Mad Money with Jim Cramer - March 25, 2026
Podcast Summary
Episode Overview
On this episode of "Mad Money," Jim Cramer tackles a turbulent market shaken by war in the Middle East, surging oil prices, and rising interest rates. Cramer aims to guide investors through uncertainty by highlighting key sectors, scrutinizing earnings, spotlighting investment strategies, and sharing actionable stock ideas. The episode features his signature "Lightning Round," deep dives into LNG (liquefied natural gas) plays and consumer value research, and a discussion on the power and pitfalls of contrarian investing during crises.
Key Themes & Discussion Points
1. State of the Market: Oil, War, and Investor Sentiment
- Market Decline: Major indices fell sharply for the fourth straight week, as oil prices surged due to escalating conflict in the Middle East. (01:00)
- Dow: -444 points (-1.51%)
- Nasdaq: -2.1%
- Investor Confusion: Cramer explains the extreme difficulty of making short-term bets when geopolitical headlines swing markets. He emphasizes patience and context over panic.
- Quote: "There’s always a bull market somewhere and I promise to help you find it." (01:00)
- Oil’s Impact: "The relation between oil and the averages is almost one for one. Crude goes up a dollar, stocks go down about a half a percentage point." (02:05)
- War Dynamics: The U.S. administration’s mixed signals on winding down operations but expanding deployments create further market anxiety. (02:30)
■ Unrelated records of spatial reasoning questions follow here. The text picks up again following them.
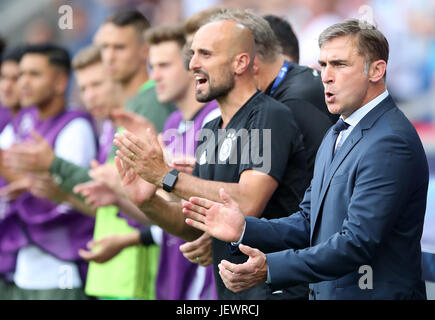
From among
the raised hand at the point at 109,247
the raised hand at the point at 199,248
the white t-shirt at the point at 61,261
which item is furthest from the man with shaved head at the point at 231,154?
the white t-shirt at the point at 61,261

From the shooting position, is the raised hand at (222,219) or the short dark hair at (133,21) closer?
the raised hand at (222,219)

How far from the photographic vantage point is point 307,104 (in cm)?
424

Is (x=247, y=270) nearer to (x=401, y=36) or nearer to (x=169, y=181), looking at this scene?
(x=169, y=181)

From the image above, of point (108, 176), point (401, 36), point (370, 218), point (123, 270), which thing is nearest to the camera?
point (370, 218)

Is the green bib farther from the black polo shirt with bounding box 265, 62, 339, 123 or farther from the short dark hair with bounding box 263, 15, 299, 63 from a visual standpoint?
the black polo shirt with bounding box 265, 62, 339, 123

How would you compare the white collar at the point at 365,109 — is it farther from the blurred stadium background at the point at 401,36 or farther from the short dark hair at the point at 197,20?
the blurred stadium background at the point at 401,36

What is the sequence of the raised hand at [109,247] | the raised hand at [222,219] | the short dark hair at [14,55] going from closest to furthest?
1. the raised hand at [222,219]
2. the raised hand at [109,247]
3. the short dark hair at [14,55]

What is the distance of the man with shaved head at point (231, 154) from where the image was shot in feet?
12.9

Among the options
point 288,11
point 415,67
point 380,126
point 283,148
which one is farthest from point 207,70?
point 288,11

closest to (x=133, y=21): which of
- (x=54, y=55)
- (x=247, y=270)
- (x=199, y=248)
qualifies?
(x=54, y=55)

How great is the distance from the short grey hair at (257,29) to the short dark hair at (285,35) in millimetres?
556

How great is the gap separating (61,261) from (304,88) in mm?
2755

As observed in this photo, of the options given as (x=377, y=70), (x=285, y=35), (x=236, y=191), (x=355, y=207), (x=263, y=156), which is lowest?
(x=355, y=207)
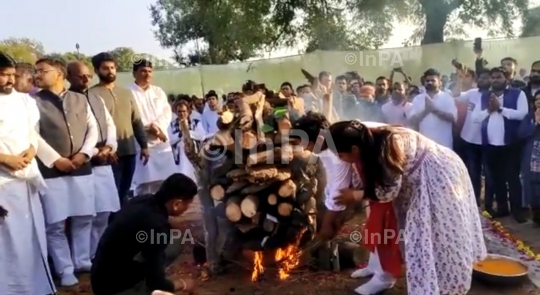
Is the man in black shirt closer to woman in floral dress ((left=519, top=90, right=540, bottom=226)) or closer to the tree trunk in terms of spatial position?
woman in floral dress ((left=519, top=90, right=540, bottom=226))

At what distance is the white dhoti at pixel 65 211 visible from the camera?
15.8ft

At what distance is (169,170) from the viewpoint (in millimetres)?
6441

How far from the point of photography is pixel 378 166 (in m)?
3.36

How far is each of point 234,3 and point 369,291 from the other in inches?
609

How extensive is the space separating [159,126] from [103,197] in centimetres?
134

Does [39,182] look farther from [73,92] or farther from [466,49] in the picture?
[466,49]

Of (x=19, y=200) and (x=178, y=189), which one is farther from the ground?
(x=178, y=189)

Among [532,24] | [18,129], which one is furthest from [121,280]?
[532,24]

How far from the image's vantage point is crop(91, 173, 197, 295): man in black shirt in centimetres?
326

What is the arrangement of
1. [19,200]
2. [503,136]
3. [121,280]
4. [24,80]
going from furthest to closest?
[503,136], [24,80], [19,200], [121,280]

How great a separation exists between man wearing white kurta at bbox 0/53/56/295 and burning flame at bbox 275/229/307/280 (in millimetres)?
1906

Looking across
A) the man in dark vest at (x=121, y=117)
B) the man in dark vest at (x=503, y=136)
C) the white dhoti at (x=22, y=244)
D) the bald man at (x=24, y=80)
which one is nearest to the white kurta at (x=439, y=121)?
the man in dark vest at (x=503, y=136)

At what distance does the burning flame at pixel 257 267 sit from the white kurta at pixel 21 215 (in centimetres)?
167

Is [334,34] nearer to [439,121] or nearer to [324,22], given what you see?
[324,22]
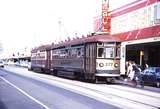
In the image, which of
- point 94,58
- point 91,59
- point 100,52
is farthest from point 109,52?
point 91,59

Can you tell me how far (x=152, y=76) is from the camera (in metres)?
30.7

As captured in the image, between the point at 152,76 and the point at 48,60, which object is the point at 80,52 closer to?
the point at 152,76

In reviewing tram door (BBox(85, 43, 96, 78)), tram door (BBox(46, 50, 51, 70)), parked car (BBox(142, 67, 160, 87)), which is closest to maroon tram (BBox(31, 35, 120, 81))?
tram door (BBox(85, 43, 96, 78))

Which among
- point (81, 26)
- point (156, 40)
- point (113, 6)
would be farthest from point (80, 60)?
point (81, 26)

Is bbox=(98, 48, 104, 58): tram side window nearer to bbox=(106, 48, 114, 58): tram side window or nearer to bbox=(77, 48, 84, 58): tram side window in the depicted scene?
bbox=(106, 48, 114, 58): tram side window

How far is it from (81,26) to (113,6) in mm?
27494

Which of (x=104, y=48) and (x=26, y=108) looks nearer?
(x=26, y=108)

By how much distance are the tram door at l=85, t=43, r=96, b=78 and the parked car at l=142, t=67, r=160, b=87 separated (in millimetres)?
4003

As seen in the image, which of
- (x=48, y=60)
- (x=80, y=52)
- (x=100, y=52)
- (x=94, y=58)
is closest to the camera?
(x=94, y=58)

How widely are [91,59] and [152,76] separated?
448cm

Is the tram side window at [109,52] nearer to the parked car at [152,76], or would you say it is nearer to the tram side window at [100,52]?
the tram side window at [100,52]

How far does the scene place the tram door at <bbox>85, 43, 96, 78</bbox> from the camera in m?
30.7

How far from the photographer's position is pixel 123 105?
16.3 metres

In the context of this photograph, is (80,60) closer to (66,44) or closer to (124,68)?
(66,44)
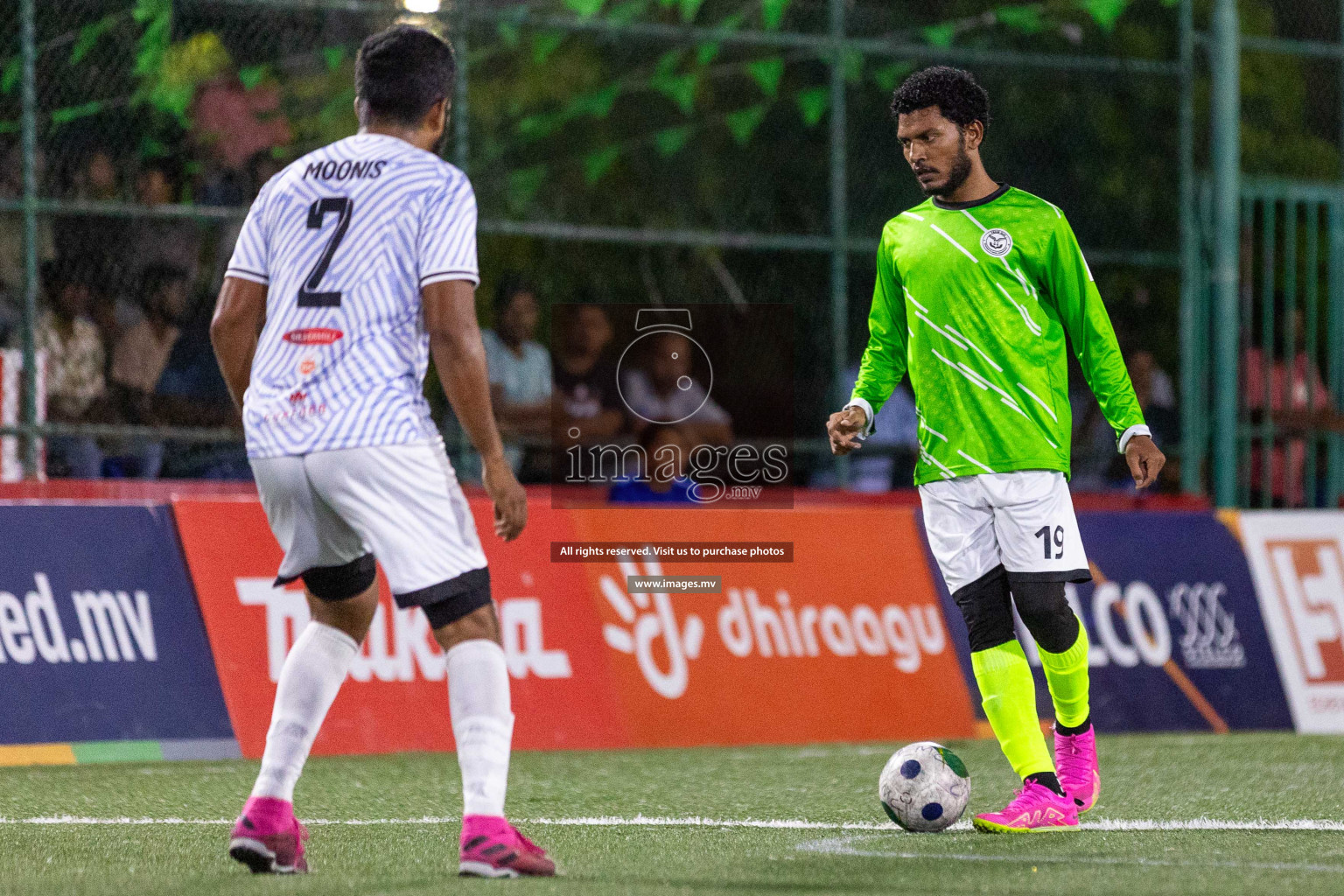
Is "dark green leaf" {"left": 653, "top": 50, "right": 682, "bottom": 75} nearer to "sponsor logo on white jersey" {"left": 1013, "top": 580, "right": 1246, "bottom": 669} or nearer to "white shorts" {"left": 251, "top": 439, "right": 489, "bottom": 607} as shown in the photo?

2. Game Plan for the Week Ahead
- Earnings Calendar Analysis: Cramer previews the upcoming week’s key earnings:
- McCormick – Possible Unilever foods purchase could ignite packaged food stocks (03:20)
- KB Home – Struggling housing sector ("the worst home business market in 40 years") could pressure stocks and gives reason for Fed to consider rate cuts (04:05)
- Quote: "Housing punches above its weight in the economy and we have very little building." (04:31)
- Cintas & Paychex – M&A activity and AI threats in payroll processing, with concerns over high yields not stopping price declines (06:10)
- Chewy – Once-loved, now unloved stock reporting; potential for opportunity if market overreacts (07:15)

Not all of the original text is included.